■ ACTIVITY
Of the entries below, restate word for word only the section that runs from the line with "Fashion magazine with casual clothing vector" to the line with "Stuart Parker, Paul", counting both ends.

■ RECORD SET
# # # # # # #

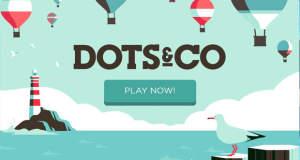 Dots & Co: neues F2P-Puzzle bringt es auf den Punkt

# # # # # # #

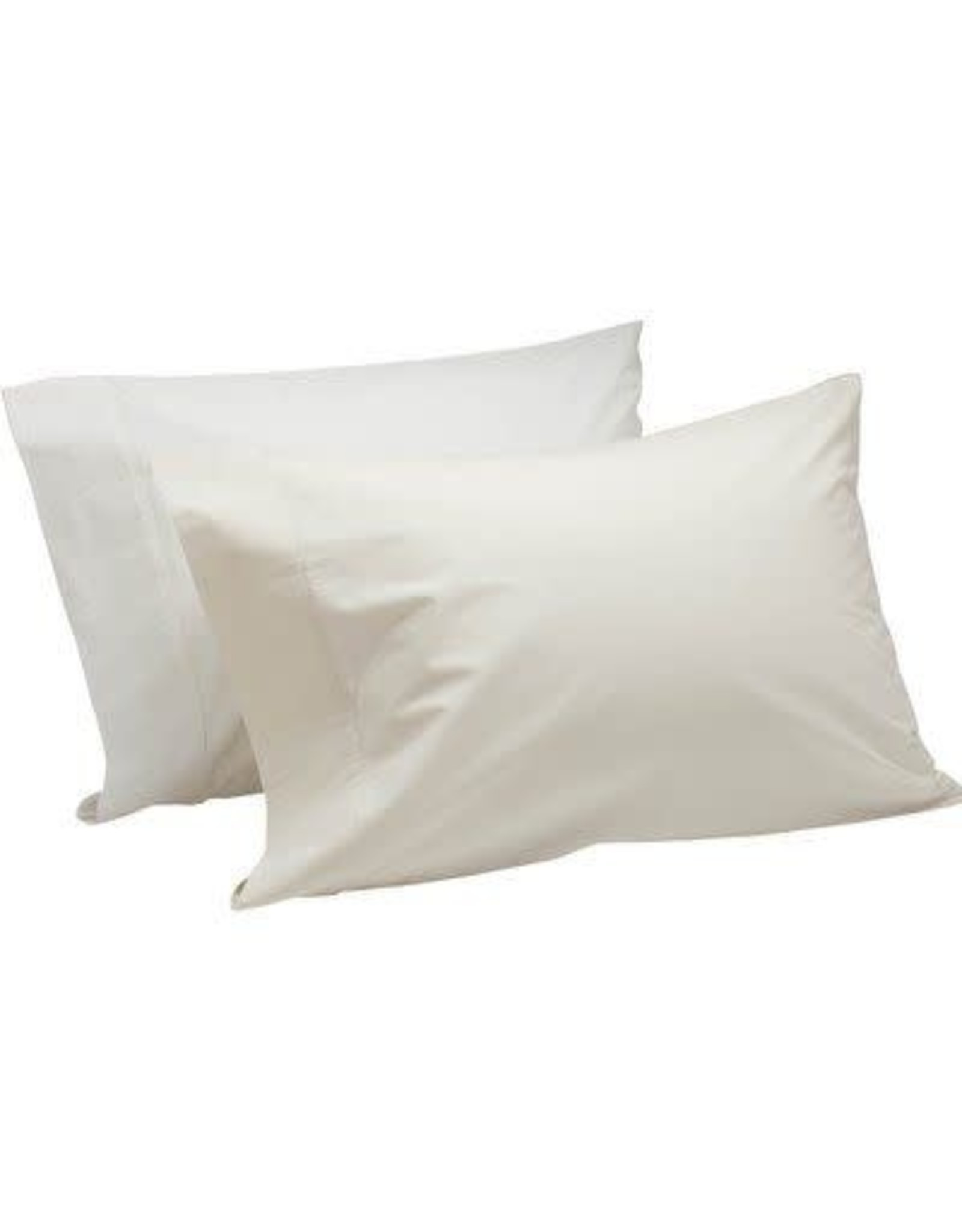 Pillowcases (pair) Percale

# # # # # # #

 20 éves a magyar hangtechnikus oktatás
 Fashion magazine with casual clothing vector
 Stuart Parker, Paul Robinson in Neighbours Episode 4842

# # # # # # #

■ SOLVED EXERCISE
 Fashion magazine with casual clothing vector
 Stuart Parker, Paul Robinson in Neighbours Episode 4842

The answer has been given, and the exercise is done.